I like the way the album begins. A single melody line, without accompaniment. The song title is a hint. “Black Rose” uses the same chord structure as “La Rosa Negra”, from “Borrasca”. I called the idea “RePLay” – like Re-Use or Recycle. Same chords, new melodies and arrangement.
The same is true for “Uma Dança”. The chords are from “Dancing Alone”, from the album “Dune”.

“Saudade” – I already mentioned Jon’s beautiful bowed bass work on that piece in an earlier post. The piece starts with a chorus that plays 3/4 against 4/4. During the chorus the rhythm guitar on the right side accents the waltz, which also makes that part sound a little slower, since three beats per bar move more slowly than four beats per bar. I love the way the melody stretches forward and starts to play ahead of the beat at 2’45”, before rejoining the beat at 2’53”. I added the section that starts at 4’05” to feature the bowed bass and because I wanted to hear more of it.

I already mentioned “Uma Dança”. I love the way the piece shifts into high gear at 2’14”, love the low harmony melody guitar at 2’39”, love the way the cajon, on the left, urges the music on while the djembe, on the right, sounds relaxed, and the way the bass holds everything together. I like that this last section is too short and that I want to hear more of it every time I listen to it – even after a hundred times it feels too short.

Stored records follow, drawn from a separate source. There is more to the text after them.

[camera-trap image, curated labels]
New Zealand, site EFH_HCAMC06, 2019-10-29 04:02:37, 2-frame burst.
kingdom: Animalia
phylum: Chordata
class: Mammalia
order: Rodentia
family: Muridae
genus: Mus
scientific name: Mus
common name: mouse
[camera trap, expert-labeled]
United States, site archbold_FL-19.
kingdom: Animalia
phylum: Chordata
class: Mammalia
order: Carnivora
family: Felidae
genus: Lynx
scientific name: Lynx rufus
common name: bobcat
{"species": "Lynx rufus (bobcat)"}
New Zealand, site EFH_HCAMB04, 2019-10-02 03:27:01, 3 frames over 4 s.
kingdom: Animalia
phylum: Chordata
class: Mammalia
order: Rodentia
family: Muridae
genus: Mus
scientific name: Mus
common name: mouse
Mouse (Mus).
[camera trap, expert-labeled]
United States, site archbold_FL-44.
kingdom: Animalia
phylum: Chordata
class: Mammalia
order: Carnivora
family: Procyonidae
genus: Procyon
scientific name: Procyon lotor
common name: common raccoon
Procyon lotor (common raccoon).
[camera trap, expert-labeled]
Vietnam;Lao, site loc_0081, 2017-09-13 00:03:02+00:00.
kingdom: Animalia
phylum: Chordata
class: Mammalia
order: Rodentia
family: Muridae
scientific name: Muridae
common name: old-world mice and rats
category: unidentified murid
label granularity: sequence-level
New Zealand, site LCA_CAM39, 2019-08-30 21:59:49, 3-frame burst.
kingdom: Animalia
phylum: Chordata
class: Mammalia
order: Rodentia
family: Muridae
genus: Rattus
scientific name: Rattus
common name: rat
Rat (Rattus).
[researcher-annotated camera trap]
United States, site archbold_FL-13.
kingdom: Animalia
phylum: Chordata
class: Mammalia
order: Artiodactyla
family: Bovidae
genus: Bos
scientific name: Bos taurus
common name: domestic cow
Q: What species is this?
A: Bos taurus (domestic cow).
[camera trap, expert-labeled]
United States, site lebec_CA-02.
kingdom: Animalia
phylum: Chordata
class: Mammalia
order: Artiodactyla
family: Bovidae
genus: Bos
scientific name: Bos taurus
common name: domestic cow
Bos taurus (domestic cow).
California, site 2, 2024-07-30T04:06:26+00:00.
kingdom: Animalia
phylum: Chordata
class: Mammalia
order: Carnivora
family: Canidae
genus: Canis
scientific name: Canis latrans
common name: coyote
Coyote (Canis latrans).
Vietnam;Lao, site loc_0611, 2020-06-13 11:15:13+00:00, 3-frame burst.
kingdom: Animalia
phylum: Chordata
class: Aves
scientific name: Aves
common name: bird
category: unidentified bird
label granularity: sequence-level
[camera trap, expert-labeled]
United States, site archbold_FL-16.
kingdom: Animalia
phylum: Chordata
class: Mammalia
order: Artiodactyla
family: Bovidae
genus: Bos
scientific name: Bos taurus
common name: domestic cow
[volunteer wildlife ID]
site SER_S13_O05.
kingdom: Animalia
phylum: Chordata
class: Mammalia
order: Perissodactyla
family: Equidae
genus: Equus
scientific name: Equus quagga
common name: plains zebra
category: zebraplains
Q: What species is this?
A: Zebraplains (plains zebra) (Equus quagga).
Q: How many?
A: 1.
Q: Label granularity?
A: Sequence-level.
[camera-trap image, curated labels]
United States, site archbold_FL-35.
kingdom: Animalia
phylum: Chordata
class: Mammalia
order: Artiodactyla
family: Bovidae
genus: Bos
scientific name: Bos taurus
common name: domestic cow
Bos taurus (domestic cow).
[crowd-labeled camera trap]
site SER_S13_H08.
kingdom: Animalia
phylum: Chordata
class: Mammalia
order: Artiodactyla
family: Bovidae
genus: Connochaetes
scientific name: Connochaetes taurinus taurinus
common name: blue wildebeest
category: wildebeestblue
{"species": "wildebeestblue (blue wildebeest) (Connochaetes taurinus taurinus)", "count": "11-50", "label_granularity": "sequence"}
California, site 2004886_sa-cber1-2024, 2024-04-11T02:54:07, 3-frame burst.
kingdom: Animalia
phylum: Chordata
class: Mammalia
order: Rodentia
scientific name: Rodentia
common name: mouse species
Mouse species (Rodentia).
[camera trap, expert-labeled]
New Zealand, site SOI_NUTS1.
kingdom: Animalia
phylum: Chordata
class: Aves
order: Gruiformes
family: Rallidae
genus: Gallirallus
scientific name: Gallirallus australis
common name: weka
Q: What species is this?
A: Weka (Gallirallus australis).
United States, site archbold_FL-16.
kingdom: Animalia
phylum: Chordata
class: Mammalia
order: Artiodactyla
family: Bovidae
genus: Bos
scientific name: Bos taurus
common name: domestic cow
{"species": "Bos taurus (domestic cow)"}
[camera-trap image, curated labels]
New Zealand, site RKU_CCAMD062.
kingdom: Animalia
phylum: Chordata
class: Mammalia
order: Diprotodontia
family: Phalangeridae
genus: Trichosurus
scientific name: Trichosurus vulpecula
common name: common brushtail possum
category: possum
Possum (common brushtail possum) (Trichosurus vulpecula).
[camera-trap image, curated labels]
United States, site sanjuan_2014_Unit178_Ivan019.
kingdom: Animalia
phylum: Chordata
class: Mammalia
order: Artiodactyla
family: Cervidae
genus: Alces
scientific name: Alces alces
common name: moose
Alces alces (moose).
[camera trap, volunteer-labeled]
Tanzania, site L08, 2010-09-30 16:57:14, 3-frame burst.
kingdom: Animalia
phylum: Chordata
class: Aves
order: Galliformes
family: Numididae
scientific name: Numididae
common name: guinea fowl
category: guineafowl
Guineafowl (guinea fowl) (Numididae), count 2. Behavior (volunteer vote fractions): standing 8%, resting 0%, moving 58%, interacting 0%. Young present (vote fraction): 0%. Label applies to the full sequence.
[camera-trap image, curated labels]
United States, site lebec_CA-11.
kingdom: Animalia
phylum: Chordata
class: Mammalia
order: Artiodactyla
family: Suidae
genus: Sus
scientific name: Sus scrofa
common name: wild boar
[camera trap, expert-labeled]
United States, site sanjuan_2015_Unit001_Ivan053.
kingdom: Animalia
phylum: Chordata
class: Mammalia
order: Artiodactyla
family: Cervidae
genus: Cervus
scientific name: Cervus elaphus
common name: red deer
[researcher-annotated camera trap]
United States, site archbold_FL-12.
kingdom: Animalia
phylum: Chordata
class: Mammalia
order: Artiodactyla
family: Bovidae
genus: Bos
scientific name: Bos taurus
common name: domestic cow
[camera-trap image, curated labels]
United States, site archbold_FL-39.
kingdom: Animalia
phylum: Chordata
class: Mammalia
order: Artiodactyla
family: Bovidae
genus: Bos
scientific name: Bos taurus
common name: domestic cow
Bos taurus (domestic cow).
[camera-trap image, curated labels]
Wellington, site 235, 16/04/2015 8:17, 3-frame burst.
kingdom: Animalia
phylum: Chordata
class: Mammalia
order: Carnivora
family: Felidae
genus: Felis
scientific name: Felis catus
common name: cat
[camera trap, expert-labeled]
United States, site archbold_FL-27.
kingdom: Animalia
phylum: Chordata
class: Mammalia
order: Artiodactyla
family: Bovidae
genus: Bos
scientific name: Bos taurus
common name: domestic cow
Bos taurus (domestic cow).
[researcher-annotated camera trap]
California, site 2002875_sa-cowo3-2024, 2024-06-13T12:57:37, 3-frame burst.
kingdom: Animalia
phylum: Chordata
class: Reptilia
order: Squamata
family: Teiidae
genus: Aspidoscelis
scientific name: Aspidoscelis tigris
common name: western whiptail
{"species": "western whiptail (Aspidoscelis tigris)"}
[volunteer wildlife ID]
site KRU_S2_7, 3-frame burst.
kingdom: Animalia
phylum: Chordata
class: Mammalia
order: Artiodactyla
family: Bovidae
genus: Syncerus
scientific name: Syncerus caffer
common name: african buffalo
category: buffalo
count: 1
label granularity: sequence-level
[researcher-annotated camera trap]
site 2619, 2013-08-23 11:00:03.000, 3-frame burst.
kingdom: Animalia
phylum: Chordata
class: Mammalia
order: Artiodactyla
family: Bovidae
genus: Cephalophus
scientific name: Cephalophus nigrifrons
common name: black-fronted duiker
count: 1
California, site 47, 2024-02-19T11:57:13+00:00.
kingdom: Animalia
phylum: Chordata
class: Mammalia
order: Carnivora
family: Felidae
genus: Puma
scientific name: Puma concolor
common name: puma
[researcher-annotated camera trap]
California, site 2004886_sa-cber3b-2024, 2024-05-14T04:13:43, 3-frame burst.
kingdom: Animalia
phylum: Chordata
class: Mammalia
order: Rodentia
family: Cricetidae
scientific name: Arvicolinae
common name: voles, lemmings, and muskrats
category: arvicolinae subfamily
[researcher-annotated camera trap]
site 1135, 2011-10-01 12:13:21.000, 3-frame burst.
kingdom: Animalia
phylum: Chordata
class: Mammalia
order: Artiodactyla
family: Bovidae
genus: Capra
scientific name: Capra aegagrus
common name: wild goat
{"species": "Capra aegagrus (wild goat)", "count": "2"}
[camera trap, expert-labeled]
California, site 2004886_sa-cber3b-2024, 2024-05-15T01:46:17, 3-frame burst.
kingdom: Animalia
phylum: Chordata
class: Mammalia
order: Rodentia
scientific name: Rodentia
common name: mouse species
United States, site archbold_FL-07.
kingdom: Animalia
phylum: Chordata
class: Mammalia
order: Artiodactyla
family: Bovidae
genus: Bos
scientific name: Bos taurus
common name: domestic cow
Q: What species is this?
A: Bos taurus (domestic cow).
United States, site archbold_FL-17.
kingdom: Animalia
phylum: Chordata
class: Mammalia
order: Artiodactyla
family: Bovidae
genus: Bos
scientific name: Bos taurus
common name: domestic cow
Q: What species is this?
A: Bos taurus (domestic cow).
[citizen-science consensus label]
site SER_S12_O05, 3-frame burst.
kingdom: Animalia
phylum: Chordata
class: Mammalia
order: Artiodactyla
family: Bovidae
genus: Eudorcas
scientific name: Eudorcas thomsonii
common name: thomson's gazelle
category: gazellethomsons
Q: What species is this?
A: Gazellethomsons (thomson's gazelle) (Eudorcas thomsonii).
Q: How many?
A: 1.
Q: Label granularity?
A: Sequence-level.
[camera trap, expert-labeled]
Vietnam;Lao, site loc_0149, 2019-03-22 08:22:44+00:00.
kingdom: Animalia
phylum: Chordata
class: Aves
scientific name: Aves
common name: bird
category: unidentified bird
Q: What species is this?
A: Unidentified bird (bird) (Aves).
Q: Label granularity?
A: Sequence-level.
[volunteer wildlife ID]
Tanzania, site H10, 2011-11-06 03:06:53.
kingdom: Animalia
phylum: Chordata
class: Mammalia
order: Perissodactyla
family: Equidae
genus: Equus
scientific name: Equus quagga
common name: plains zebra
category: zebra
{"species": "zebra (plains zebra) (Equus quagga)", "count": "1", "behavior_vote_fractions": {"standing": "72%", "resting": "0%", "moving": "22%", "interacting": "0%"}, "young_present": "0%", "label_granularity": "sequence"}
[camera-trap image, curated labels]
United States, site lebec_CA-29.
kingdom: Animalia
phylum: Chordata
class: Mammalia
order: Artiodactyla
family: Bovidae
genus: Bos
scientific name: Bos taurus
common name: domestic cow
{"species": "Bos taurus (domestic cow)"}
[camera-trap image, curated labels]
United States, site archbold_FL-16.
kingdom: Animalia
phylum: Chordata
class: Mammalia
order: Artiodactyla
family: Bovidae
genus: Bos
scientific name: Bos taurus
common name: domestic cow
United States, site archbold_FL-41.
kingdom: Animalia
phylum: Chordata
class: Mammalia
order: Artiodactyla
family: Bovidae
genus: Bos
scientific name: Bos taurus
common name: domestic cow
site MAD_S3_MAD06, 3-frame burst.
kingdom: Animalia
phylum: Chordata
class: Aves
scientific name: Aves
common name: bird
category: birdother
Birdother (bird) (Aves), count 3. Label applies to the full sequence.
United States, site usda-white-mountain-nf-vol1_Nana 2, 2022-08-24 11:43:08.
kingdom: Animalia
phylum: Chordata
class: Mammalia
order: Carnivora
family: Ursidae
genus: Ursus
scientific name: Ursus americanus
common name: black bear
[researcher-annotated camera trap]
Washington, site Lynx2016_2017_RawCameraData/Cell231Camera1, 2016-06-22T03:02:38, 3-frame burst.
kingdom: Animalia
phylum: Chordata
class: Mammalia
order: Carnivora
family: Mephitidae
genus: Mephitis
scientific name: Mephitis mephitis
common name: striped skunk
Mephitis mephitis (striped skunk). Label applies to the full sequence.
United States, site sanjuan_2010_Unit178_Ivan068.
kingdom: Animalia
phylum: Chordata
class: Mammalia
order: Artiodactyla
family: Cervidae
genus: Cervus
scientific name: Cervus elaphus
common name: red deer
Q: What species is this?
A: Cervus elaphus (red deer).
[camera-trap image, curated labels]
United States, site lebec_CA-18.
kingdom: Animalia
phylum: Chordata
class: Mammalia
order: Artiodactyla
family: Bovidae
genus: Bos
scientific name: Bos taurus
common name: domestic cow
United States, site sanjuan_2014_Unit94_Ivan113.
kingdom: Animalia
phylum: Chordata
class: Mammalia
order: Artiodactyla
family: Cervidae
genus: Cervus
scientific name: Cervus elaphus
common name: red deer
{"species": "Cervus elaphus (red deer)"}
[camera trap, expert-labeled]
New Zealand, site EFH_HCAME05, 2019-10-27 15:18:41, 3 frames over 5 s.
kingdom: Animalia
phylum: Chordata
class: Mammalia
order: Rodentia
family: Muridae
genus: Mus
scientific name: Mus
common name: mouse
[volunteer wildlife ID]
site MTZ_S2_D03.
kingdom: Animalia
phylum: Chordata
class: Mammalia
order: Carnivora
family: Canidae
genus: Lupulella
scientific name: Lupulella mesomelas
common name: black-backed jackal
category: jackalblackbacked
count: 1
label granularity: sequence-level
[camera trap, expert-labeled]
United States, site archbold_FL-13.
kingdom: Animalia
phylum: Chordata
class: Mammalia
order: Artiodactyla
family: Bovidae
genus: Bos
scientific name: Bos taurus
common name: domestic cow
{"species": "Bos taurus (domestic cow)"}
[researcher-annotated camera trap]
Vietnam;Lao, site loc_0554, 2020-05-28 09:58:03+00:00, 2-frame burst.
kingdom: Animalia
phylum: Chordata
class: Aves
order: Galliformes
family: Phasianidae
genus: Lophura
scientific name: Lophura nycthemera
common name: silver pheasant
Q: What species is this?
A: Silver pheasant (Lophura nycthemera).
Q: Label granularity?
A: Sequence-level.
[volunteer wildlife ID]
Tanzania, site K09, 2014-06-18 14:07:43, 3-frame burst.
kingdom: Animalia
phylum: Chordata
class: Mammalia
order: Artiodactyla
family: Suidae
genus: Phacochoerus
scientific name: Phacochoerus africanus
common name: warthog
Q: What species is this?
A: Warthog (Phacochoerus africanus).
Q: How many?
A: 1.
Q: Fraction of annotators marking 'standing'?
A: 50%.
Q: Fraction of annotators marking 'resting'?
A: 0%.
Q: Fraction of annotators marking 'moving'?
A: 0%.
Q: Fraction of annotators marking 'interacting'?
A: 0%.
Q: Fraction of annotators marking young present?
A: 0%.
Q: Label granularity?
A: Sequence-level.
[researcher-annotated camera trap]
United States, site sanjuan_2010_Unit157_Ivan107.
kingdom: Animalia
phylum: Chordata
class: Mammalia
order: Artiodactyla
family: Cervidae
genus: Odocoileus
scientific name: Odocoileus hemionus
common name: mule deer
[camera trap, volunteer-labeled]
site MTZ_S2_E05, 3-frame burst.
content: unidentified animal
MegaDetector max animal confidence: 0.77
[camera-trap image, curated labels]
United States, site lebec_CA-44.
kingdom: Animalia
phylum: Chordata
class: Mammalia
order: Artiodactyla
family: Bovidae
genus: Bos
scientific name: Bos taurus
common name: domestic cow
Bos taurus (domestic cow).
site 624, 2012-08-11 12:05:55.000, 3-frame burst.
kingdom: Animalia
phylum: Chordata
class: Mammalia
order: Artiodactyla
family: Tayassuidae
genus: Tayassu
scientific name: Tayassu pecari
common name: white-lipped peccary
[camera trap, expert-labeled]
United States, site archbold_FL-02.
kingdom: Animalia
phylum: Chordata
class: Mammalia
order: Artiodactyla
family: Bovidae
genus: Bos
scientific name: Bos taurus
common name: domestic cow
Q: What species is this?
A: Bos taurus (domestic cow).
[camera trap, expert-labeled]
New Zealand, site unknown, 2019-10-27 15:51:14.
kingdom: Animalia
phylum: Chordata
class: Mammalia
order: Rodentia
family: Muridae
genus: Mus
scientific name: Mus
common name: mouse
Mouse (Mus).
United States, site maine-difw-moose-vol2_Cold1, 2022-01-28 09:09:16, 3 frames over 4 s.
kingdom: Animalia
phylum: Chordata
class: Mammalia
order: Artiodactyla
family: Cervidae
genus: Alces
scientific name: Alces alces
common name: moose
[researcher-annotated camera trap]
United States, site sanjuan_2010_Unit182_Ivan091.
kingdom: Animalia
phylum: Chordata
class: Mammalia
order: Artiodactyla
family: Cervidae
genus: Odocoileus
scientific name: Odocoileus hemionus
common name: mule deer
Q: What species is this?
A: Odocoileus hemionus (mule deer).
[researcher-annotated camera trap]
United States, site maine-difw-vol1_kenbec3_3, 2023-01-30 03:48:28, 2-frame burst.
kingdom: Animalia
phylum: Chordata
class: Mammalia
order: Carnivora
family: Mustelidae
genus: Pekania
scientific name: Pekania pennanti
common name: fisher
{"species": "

The fourth new piece is “The Sea Between”. A couple of friends expressed that they felt this piece might be the sleeper of the album. The stereo introduction was a surprise. I performed the part, a tremolo played by three fingers while the melody was played with the thumb, a couple of times and when I listened to the recording decided they might overlap nicely if panned left and right. Most of the time it sounds as if only one tremolo is playing and only briefly can one hear that these are actually two tremolo parts that happen to line up very well.